I need to disable as many services as possible (I think I've tried everything else possible to speed this machine up a little bit......and no!!!! OC'ing is not an option) - any suggestions please.

..Harware tuneing is not my speciality.


For those peeps who want to know P233mhz, 128mb 100mhz Dimms, 4Gb HH, On-board: 1mb graphics & sound

 
In all honestly, disabling some services probably will not help it too much, but a good place to look at what each service does is Black Viper. Aslo if you can try to bump up the ram to atleast 256mb.

The other thing that could be done is turn of the xp fancy look, by right clicking my computer -> advanced-> preformace settings -> visual effects tab -> Adjust for best preformace option.

Dahak
 
I've change the XP GUI by changing to 'classic' look (basically looking like w2k)

Upgrades are not an option either - the most I manged to squeeze into this box was 128mb (from 32mb).

Service likes 'Fast user switching' - is this nessecary for a box wich will never be logged into?
or 'DCHP client' - is this required if the router will be assigning IP addresses an DNS names?
or 'Messenger' should this ever be switched on?
 
This site has information about the services that may be running on your system. Open up the Processes tab after hitting CTRL-ALT-DEL and you can find out which services to shutdown from there. To stop them from starting up with Windows, go to Control Panel, Administrative Tools, Services and set them to manual or disabled.

EDIT: Here's a good guide to the Services.
 
Originally posted by: Monkey muppet
Service likes 'Fast user switching' - is this nessecary for a box wich will never be logged into?

Probably not.

or 'DCHP client' - is this required if the router will be assigning IP addresses an DNS names?

Is DHCP client necessary if the system is a DHCP client? Yes, yes it is.

or 'Messenger' should this ever be switched on?

No reason to have it on, on most networks.

If you use the blackviper site, be careful. I remember either seeing mistakes or some really fishy information on there (it's been a while, and I don't care enough to reinvestigate it).

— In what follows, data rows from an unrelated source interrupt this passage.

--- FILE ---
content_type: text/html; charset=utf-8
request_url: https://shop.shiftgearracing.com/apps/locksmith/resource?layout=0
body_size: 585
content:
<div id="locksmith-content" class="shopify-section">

The "client" that isn't willing to spend any money isn't much of a client. Wait until that 4GB drive dies, and guess whose fault it will be. 😉
 
I would avoid black viper, his descriptions are not detailed enough to make an educated decision about disabling the services. Also, I wouldn't recommend disabling them, set them to manual instead. This will mean the services is still available, just not started. If requested it will start and not cause an app/process to choke. Sometimes, the service won't start fast enough, and still produce errors, but it's better than disabled.

I would only disbale services for security issues, like maybe messegner. However, I would rather block that traffic at the firewall, before it every gets into the network as well as disabling the service.

I have seen lots of people disable too much, forget what they disabled, then have a PIA time with troubleshooting because they forgot about disabled services. It can also be a PIA to troubleshoot dependant service issues, since the errors may not refer to the dependant service.

A simple ex. would be, DHCP. Don't use it? OK, fine, you disable it and use static IPs. Then a year later, you move the machine to a friend's network, or buy a new router, and forget the service is disabled. Now you can't connect. Again this is a simple example, it can be much more difficult.